FORWARD LOOKING INFORMATION
This MD&A provides management's analysis of NiCAN's historical financial and operating results and provides estimates of the Company's future financial and operating performance based on information currently available. Actual results will vary from estimates and the variances may be significant. Readers should be aware that historical results are not necessarily indicative of future performance.

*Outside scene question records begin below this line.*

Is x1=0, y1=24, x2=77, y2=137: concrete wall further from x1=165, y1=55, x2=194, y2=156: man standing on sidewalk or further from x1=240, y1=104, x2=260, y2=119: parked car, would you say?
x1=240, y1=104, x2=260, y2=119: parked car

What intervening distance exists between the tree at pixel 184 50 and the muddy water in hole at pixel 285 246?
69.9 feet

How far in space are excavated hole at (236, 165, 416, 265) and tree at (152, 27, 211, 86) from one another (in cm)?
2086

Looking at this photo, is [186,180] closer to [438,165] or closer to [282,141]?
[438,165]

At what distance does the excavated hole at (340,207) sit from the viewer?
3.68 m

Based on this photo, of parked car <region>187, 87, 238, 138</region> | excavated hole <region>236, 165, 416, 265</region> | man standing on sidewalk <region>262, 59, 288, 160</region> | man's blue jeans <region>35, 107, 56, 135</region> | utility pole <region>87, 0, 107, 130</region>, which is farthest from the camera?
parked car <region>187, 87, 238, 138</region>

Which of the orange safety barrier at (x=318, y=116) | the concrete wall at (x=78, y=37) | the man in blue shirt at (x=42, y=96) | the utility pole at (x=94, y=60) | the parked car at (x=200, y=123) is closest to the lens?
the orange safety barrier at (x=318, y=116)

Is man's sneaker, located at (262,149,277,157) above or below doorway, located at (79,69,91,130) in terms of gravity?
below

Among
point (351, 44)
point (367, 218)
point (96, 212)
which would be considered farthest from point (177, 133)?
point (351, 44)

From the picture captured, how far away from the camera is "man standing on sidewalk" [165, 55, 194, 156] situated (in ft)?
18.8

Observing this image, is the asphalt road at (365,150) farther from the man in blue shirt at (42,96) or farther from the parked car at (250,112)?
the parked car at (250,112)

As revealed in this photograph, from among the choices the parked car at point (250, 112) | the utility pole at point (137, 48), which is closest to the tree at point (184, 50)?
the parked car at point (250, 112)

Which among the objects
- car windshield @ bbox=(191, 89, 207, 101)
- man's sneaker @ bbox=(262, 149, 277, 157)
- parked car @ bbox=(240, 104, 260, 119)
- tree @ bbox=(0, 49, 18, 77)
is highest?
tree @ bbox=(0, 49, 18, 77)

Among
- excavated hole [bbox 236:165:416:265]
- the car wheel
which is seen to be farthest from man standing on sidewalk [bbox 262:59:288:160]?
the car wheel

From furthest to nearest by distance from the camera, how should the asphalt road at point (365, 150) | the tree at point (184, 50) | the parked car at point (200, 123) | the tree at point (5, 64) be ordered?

Certain information set forth in this MD&A, including management's assessment of the Company's plans and operations, contains forward-looking information. By their nature, forward-looking information is subject to numerous risks and uncertainties, some of which are beyond the Company's control, including the impact of general economic conditions, industry conditions, volatility of commodity prices, currency fluctuations, imprecision of reserve and resource estimates, environmental risks, competition from other industry participants, the lack of availability of qualified personnel or management, stock market volatility and ability to access sufficient capital from internal and external sources. Readers are cautioned that the assumptions used in the preparation of such information, although considered reasonable at the time of preparation, may prove to be inaccurate and, as such, undue reliance should not be placed on forward-looking information. NiCAN's actual results, performance or achievement could differ materially from those expressed in, or implied by, these forward-looking statements and, accordingly, no assurance can be given that any of the events anticipated by the forward-looking information will transpire or occur or, if any of them do so, what benefits NiCAN will derive therefrom. NiCAN disclaims any intention or obligation to update or revise any forward-looking information, whether as a result of new information, future events or otherwise except as required by applicable law.